Look for the word "States" in the data below, and copy every line that holds it.
*****
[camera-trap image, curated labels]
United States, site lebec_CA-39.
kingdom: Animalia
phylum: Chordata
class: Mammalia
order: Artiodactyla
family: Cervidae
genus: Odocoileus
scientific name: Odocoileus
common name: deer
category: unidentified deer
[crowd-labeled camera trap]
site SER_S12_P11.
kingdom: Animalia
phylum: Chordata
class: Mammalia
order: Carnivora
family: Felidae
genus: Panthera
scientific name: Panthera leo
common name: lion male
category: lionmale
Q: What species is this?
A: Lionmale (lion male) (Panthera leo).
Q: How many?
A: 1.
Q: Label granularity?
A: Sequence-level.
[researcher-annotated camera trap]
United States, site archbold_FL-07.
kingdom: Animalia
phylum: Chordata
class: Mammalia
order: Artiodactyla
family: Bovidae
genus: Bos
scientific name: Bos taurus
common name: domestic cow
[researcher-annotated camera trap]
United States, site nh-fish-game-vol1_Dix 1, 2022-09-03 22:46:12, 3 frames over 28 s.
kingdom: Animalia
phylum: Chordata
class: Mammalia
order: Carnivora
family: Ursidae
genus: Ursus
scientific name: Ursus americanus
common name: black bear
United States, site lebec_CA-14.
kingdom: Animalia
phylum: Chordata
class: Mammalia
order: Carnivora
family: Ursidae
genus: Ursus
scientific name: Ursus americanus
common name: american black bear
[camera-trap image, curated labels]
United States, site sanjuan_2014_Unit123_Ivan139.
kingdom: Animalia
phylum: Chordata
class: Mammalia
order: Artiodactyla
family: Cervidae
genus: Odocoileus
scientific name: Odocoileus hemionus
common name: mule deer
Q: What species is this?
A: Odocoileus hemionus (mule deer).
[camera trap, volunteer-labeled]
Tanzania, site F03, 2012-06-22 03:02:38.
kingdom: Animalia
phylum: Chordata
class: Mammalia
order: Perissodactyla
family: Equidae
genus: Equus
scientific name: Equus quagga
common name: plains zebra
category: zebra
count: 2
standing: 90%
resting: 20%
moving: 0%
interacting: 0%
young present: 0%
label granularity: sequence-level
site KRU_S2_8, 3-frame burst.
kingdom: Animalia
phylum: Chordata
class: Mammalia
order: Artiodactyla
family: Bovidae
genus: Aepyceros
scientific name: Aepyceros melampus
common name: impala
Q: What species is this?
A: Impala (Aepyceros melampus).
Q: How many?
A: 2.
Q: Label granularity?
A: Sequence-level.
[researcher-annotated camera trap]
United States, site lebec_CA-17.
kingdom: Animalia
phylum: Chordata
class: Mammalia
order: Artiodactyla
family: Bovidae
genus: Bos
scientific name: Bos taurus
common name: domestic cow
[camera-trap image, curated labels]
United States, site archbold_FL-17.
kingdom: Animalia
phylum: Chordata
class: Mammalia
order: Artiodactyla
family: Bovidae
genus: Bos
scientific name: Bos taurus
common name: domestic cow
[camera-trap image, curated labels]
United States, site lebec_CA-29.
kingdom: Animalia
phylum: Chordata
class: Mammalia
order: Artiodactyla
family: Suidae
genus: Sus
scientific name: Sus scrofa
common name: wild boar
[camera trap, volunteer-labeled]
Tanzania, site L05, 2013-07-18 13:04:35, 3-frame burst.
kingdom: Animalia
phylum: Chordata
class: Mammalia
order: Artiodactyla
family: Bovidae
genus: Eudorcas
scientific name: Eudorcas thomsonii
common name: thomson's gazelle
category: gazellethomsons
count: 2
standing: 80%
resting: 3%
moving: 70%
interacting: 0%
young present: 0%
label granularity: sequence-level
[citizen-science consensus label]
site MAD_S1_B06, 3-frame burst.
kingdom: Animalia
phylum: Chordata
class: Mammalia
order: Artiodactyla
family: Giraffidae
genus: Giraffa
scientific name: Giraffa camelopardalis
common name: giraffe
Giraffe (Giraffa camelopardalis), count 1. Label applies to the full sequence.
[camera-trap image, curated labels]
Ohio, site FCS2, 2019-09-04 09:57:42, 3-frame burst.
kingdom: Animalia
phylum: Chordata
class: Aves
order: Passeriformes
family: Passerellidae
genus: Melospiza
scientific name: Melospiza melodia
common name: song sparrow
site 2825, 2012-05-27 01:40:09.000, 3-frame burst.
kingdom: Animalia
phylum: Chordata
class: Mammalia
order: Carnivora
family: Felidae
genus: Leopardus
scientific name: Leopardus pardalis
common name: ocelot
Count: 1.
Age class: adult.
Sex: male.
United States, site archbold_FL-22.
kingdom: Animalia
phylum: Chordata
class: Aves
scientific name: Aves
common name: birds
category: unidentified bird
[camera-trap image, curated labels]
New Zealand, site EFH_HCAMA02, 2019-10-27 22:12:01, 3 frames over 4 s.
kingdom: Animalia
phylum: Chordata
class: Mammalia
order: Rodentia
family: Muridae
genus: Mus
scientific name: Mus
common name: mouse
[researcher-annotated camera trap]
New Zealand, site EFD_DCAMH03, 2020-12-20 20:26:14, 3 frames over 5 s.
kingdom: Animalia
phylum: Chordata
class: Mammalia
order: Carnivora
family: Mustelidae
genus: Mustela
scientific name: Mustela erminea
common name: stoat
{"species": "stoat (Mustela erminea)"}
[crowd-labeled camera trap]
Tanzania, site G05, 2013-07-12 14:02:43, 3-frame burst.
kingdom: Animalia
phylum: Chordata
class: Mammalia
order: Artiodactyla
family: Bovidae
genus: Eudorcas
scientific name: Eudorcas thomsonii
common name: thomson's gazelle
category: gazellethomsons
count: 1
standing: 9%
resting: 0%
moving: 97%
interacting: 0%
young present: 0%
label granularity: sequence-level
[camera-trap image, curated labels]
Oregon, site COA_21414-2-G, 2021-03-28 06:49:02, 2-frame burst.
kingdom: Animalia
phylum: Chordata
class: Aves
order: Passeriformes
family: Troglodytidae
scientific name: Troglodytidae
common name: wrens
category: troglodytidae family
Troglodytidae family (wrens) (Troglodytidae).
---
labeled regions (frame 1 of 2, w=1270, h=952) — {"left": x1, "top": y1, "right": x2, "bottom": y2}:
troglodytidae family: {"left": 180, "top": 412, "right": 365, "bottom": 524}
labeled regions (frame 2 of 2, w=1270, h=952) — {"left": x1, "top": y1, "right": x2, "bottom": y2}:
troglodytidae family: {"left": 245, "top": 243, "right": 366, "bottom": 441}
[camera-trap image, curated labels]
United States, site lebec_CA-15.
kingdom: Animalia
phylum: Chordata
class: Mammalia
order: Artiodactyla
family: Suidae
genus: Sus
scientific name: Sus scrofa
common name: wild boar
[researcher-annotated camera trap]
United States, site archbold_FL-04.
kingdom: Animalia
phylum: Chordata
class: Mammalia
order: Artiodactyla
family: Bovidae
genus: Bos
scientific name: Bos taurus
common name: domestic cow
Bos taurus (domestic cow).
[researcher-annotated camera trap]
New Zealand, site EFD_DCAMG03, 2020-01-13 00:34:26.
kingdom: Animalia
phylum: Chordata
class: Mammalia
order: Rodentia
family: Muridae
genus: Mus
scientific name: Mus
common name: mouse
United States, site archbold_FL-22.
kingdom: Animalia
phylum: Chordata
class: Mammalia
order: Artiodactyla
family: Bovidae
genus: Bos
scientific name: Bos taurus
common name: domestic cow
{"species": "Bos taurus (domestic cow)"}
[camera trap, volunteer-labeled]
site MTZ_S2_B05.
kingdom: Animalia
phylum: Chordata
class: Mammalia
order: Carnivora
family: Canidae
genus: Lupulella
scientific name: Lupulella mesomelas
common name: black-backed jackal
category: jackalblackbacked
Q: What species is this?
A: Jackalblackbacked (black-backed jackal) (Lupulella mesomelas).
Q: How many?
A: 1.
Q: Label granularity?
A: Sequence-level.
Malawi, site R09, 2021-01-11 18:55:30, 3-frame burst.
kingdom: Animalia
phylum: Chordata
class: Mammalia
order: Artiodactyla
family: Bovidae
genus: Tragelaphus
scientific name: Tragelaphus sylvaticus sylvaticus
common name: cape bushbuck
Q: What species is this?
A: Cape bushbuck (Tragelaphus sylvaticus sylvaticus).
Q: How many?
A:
*****
• [RESPONSE AREA]
United States, site lebec_CA-39.
United States, site archbold_FL-07.
United States, site nh-fish-game-vol1_Dix 1, 2022-09-03 22:46:12, 3 frames over 28 s.
United States, site lebec_CA-14.
United States, site sanjuan_2014_Unit123_Ivan139.
United States, site lebec_CA-17.
United States, site archbold_FL-17.
United States, site lebec_CA-29.
United States, site archbold_FL-22.
United States, site lebec_CA-15.
United States, site archbold_FL-04.
United States, site archbold_FL-22.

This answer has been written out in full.